Брунетти сложил лист бумаги пополам, потом еще раз. Он вспомнил свое обещание, данное Пучетти: наутро привести с собой жену, но вряд ли ее отсутствие - достаточное основание для заявления, что она скрывается от правосудия.
- Понятно, - сказал он. Надолго замолчал и наконец спросил: - Сколько человек знают о предыдущем случае?
Вьянелло некоторое время размышлял, после чего ответил:
- Официально - никто. Официально ничего не было.
- Я не об этом спрашиваю.
- Не думаю, что об этом знает кто-то, кому не следовало бы, - проговорил Вьянелло. Видно было, что он не горит желанием пускаться в дальнейшие объяснения.
Брунетти не знал, нужно ли ему благодарить сержанта или Руберти с Беллини. Он заставил себя проглотить выражения признательности и спросил:
- Есть новости от тревизской полиции?
- Яковантуоно появился и заявил, что не уверен в своих показаниях, сделанных на прошлой неделе. Ему кажется, он ошибся. Потому что был очень напуган. Он уже несколько дней назад точно вспомнил, что у грабителя были рыжие волосы, да все недосуг было обращаться в полицию.
- До тех пор, пока не умерла его жена? - поинтересовался Брунетти.
Вьянелло ответил не сразу. Через некоторое время он пробормотал:
- А как бы вы поступили, комиссар?
- То есть?
- Если б оказались на его месте.
- Я, вероятно, тоже вспомнил бы про рыжие волосы.
Вьянелло сунул руки в карманы форменной куртки и кивнул:
- Думаю, все бы так поступили, особенно те, у кого есть семья.

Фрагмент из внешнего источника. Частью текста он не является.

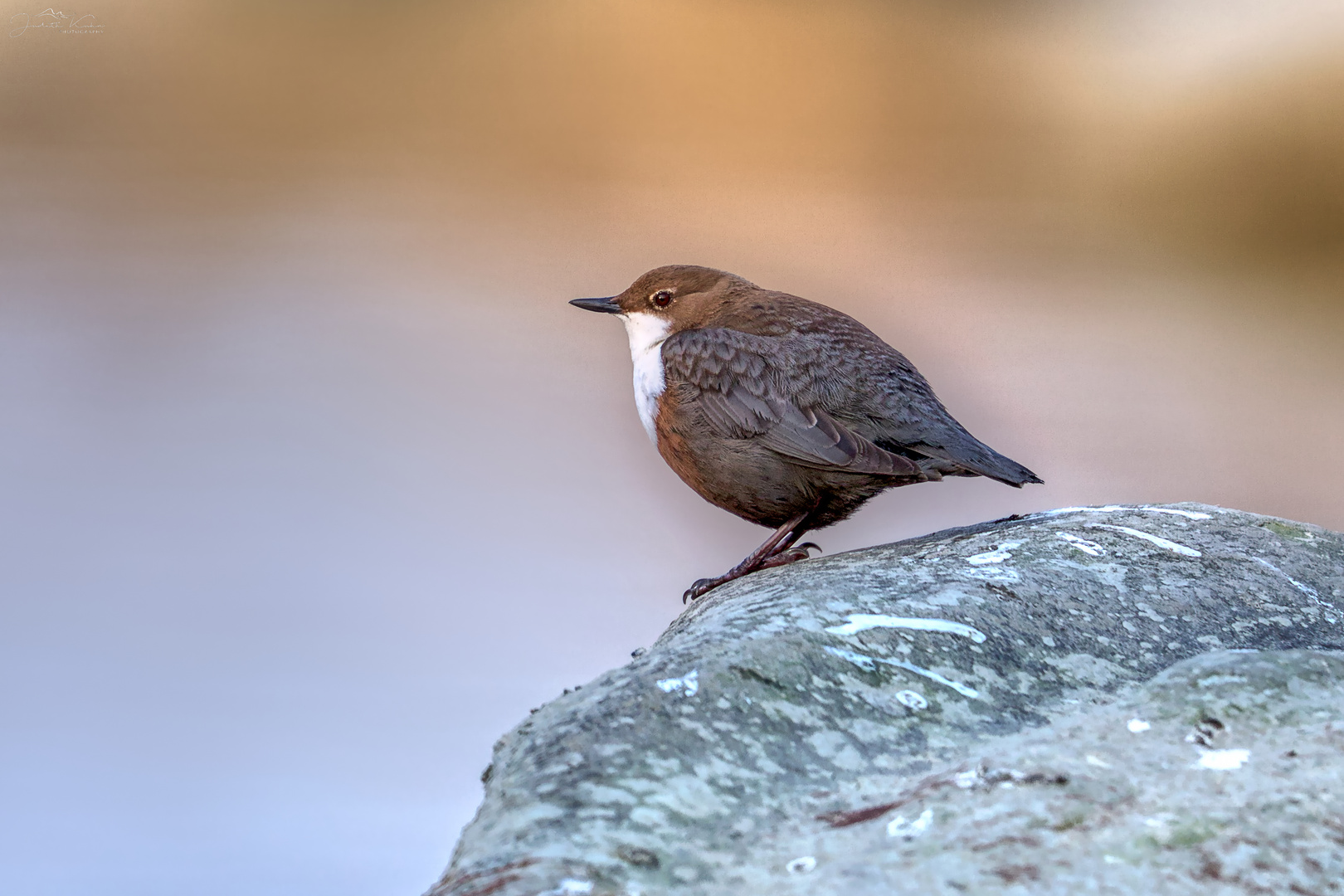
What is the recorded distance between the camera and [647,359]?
2830 millimetres

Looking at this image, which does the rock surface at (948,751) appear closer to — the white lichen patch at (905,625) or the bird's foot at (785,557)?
the white lichen patch at (905,625)

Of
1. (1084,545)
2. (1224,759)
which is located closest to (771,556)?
(1084,545)

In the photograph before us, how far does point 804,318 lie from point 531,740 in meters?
1.64

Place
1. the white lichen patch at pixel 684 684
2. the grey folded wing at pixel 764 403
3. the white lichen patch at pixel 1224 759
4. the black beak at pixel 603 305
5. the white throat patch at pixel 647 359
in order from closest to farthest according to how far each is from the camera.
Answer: the white lichen patch at pixel 1224 759, the white lichen patch at pixel 684 684, the grey folded wing at pixel 764 403, the white throat patch at pixel 647 359, the black beak at pixel 603 305

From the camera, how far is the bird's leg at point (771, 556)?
252 centimetres

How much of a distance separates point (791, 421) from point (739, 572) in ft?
1.17

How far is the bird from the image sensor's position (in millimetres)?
2410

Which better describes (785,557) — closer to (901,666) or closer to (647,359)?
(647,359)

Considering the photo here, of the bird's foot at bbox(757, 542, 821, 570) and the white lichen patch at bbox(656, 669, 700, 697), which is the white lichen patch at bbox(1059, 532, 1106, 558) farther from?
the white lichen patch at bbox(656, 669, 700, 697)

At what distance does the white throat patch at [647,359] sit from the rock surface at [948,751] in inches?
35.8

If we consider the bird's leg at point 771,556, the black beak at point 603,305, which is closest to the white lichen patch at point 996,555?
the bird's leg at point 771,556

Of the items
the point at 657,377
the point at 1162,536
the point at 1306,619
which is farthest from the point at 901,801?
the point at 657,377

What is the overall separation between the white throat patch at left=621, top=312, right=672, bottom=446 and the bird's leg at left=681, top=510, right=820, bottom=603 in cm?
40

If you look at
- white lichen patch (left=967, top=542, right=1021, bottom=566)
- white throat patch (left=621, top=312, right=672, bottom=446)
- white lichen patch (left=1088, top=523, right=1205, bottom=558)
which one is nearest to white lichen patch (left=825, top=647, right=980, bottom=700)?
white lichen patch (left=967, top=542, right=1021, bottom=566)
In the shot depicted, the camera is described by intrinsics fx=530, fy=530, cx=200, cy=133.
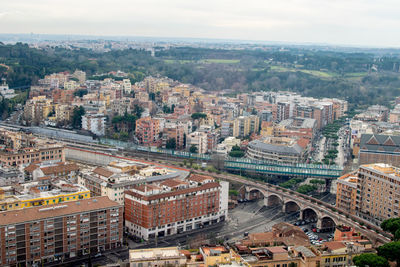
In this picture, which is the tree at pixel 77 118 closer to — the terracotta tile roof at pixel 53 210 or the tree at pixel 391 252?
the terracotta tile roof at pixel 53 210

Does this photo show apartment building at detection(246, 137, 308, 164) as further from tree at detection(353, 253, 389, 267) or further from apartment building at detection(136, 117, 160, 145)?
tree at detection(353, 253, 389, 267)

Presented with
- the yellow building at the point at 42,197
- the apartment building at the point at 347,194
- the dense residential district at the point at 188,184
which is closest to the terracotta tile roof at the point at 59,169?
the dense residential district at the point at 188,184

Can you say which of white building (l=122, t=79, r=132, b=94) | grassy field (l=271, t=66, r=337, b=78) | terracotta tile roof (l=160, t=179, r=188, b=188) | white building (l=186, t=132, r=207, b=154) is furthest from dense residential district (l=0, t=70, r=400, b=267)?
grassy field (l=271, t=66, r=337, b=78)

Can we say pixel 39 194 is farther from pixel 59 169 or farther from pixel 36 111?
pixel 36 111

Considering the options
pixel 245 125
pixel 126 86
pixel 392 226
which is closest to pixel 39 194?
pixel 392 226

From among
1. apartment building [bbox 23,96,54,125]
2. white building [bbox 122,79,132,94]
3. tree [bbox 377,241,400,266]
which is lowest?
tree [bbox 377,241,400,266]

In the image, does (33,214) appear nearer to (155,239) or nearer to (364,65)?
(155,239)

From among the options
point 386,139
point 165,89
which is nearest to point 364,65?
point 165,89
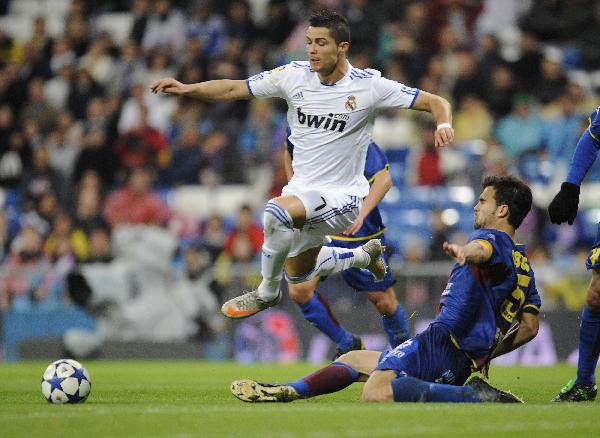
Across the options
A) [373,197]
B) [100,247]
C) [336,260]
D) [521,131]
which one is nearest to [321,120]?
[336,260]

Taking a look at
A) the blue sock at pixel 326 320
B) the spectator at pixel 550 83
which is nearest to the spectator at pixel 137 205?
the spectator at pixel 550 83

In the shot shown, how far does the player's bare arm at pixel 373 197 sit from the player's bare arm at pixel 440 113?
50.4 inches

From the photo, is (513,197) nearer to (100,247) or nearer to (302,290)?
(302,290)

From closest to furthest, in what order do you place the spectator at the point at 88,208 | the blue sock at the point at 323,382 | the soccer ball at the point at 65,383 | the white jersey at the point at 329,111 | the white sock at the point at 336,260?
1. the blue sock at the point at 323,382
2. the soccer ball at the point at 65,383
3. the white jersey at the point at 329,111
4. the white sock at the point at 336,260
5. the spectator at the point at 88,208

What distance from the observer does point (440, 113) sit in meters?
8.17

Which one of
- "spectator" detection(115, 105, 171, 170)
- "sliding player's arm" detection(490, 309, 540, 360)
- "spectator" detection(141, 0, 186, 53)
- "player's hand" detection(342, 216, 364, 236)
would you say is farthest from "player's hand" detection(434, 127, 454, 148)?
"spectator" detection(141, 0, 186, 53)

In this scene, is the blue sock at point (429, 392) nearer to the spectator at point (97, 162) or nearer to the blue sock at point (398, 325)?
the blue sock at point (398, 325)

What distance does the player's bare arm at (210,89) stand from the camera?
8242 millimetres

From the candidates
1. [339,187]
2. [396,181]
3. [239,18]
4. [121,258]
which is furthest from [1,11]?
[339,187]

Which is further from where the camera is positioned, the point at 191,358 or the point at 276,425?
the point at 191,358

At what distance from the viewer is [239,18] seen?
1931 cm

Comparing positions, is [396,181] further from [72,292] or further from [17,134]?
[17,134]

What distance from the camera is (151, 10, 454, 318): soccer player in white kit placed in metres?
8.40

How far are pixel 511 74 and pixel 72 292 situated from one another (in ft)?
21.9
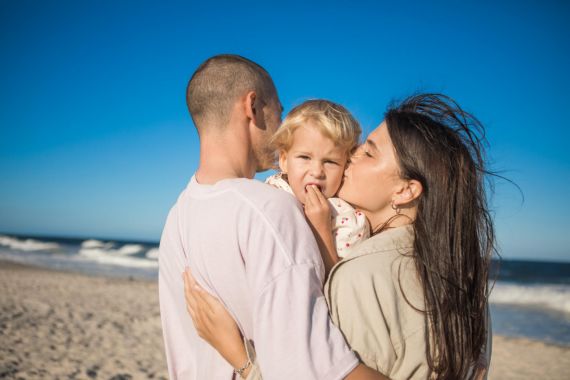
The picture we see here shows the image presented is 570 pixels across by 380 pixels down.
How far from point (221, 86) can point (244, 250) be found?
1.08m

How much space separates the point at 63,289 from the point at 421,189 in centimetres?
1620

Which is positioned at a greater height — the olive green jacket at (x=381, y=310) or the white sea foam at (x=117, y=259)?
the olive green jacket at (x=381, y=310)

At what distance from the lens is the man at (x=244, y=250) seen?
159 cm

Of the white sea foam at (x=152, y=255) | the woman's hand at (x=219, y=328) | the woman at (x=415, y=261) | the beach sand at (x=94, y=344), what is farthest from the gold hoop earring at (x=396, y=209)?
the white sea foam at (x=152, y=255)

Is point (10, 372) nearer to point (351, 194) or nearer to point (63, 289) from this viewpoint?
point (351, 194)

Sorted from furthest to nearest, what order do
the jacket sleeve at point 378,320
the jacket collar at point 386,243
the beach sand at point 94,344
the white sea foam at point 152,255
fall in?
the white sea foam at point 152,255 < the beach sand at point 94,344 < the jacket collar at point 386,243 < the jacket sleeve at point 378,320

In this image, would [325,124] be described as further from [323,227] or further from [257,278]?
[257,278]

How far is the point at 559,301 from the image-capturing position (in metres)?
18.2

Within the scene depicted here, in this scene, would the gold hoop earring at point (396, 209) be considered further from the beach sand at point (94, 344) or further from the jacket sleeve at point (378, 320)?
the beach sand at point (94, 344)

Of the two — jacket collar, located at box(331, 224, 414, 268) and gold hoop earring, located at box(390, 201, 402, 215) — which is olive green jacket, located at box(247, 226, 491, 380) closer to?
jacket collar, located at box(331, 224, 414, 268)

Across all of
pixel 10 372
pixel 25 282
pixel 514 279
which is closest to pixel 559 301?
pixel 514 279

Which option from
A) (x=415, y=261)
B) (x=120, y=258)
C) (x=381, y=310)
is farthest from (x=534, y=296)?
(x=120, y=258)

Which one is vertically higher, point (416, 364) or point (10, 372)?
point (416, 364)

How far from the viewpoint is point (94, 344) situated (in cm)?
876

Зазвонил внутренний телефон Брунетти.
- Да, - поднял трубку комиссар, какое-то время слушал, потом разъединился и встал. - Это вице-квесторе. Хочет меня видеть.
Вьянелло приподнял рукав и посмотрел на часы:
- Четверть десятого. Полагаю, это и есть ответ на вопрос, чем занимался лейтенант Скарпа.
Брунетти аккуратно положил газету посреди стола и вышел. У двери кабинета Патты сидела за своим компьютером синьорина Элеттра, но экран не светился. Когда показался Брунетти, она подняла на него глаза, закусила нижнюю губу и подняла брови, не то выражая удивление, не то подбадривая комиссара, - как один школьник подбадривает другого, вызванного к директору.
Брунетти на мгновение закрыл глаза и плотно сжал губы. Он ничего не сказал секретарше, постучал в дверь и, услышав выкрик: "Avanti!", вошел.